Top of The data
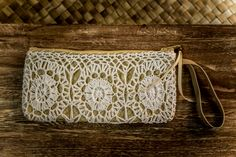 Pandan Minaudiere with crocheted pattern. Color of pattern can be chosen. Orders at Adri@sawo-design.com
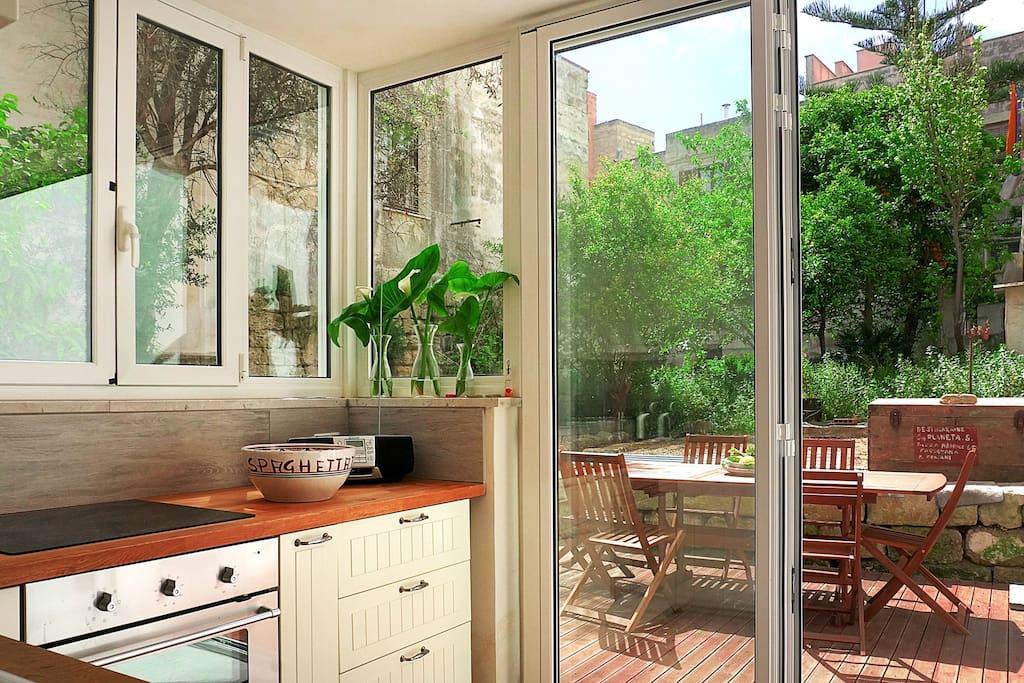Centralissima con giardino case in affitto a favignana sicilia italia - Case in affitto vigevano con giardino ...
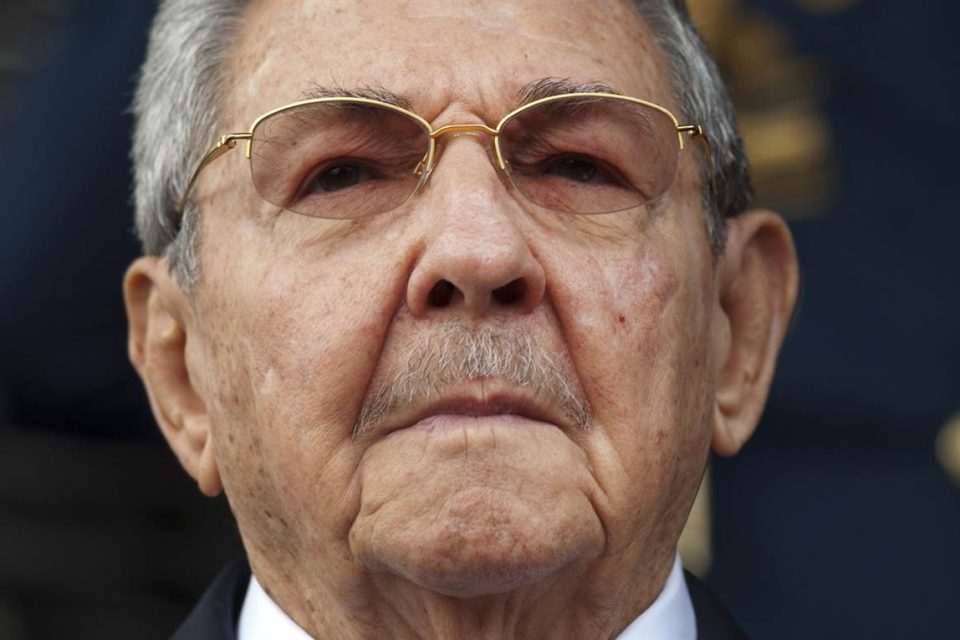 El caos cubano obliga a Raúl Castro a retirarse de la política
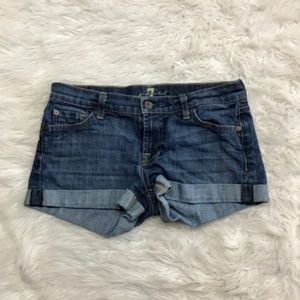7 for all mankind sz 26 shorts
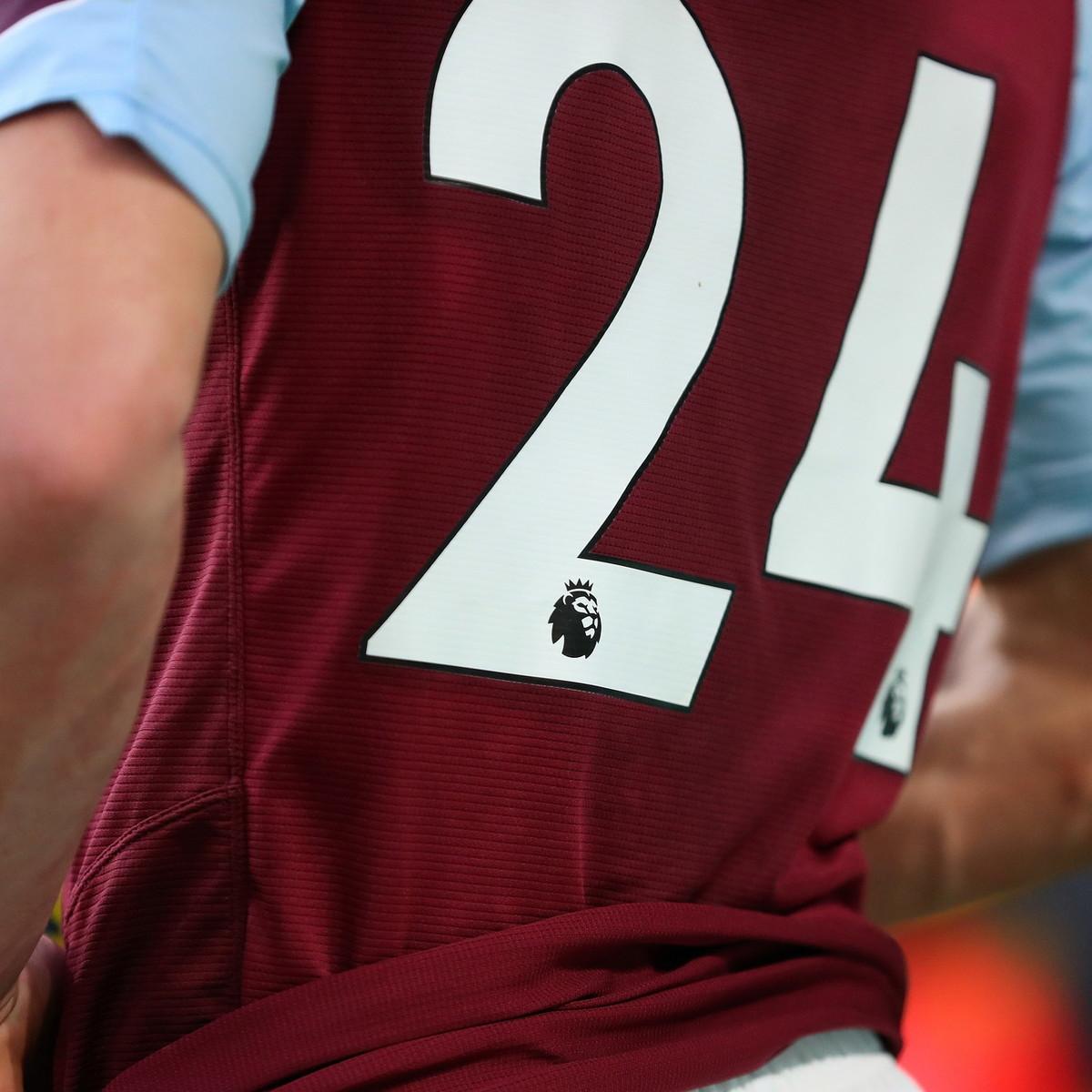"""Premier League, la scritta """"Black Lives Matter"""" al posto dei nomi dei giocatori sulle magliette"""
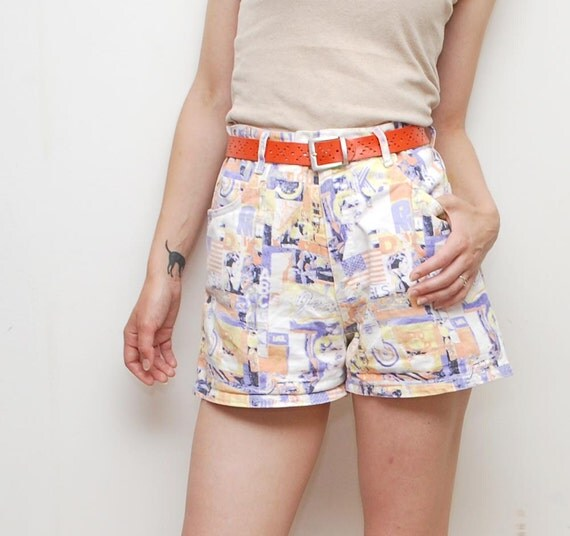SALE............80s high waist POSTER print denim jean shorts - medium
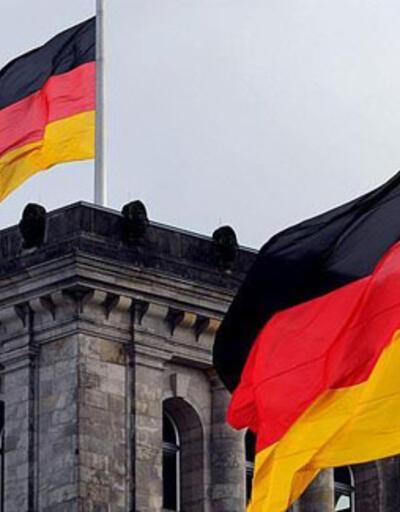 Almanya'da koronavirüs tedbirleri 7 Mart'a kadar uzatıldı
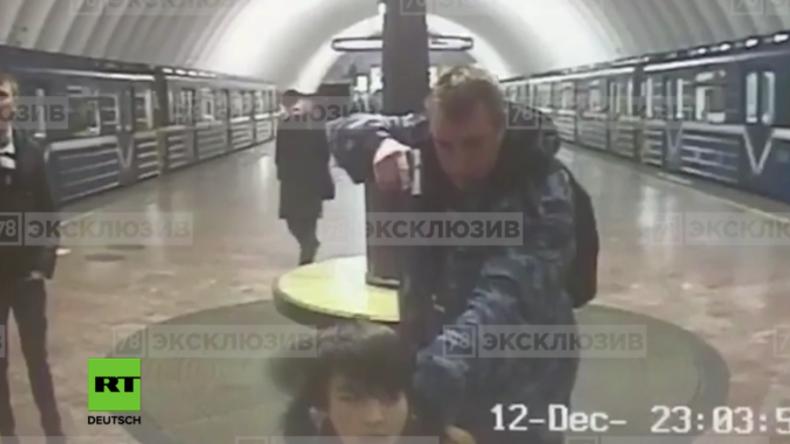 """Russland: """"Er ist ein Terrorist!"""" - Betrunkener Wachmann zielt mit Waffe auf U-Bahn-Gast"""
Bottom of The data
Top of The data
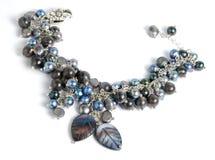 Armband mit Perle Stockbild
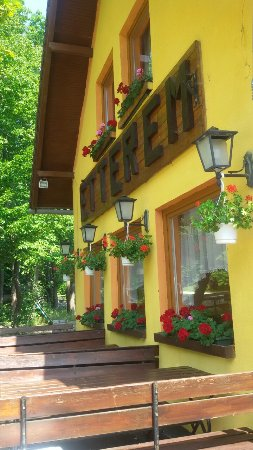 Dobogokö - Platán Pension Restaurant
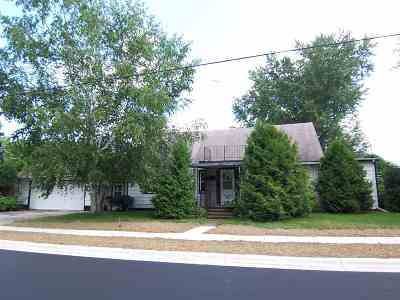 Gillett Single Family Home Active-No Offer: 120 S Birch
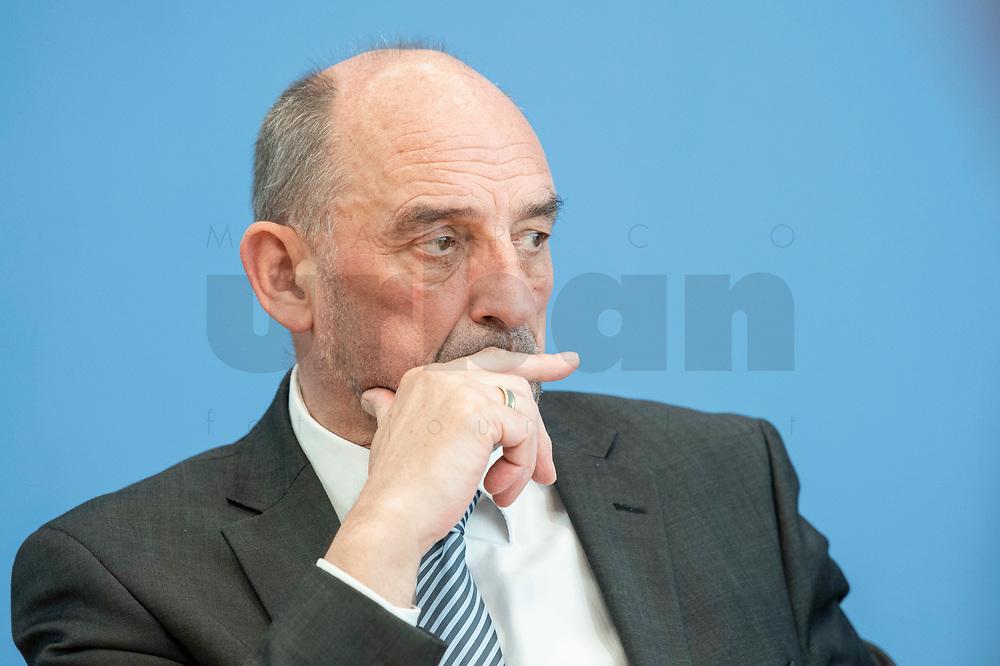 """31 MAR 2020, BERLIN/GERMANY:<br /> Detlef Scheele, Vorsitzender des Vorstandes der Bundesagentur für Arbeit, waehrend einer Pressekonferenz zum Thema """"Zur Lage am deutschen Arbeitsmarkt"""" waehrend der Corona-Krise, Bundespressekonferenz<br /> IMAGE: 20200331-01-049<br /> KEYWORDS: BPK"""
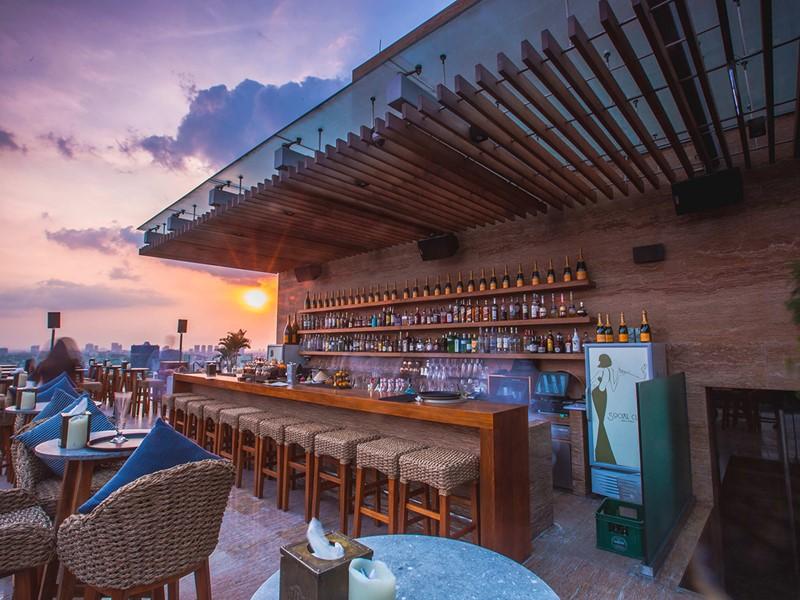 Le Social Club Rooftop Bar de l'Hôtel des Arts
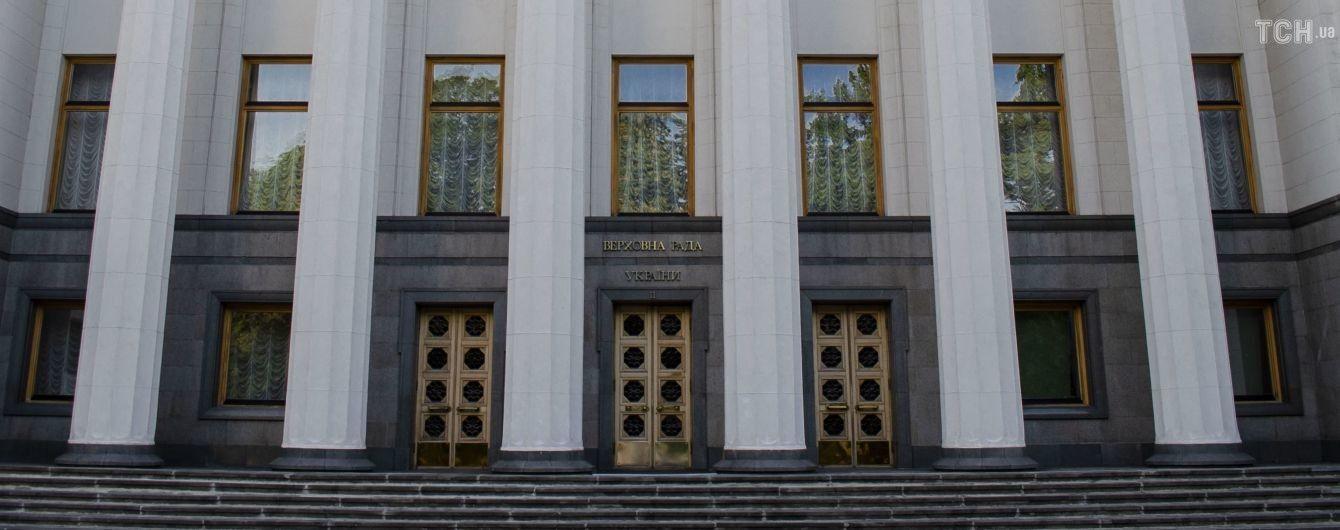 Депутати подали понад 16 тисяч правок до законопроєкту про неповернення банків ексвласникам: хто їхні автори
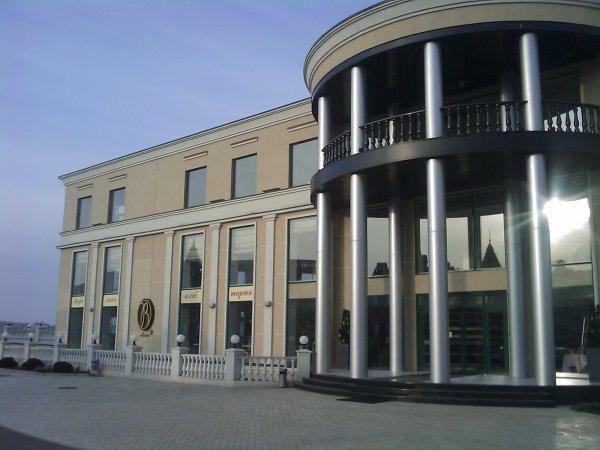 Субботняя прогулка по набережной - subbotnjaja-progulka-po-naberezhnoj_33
Bottom of The data
### To do
Without the pictures, give again exactly the lines above starting at the line containing "Dobogokö - Platán Pension Restaurant" and ending at the line containing "Субботняя прогулка по".

### Exercise solution
 Dobogokö - Platán Pension Restaurant
 Gillett Single Family Home Active-No Offer: 120 S Birch
 """31 MAR 2020, BERLIN/GERMANY:<br /> Detlef Scheele, Vorsitzender des Vorstandes der Bundesagentur für Arbeit, waehrend einer Pressekonferenz zum Thema """"Zur Lage am deutschen Arbeitsmarkt"""" waehrend der Corona-Krise, Bundespressekonferenz<br /> IMAGE: 20200331-01-049<br /> KEYWORDS: BPK"""
 Le Social Club Rooftop Bar de l'Hôtel des Arts
 Депутати подали понад 16 тисяч правок до законопроєкту про неповернення банків ексвласникам: хто їхні автори
 Субботняя прогулка по набережной - subbotnjaja-progulka-po-naberezhnoj_33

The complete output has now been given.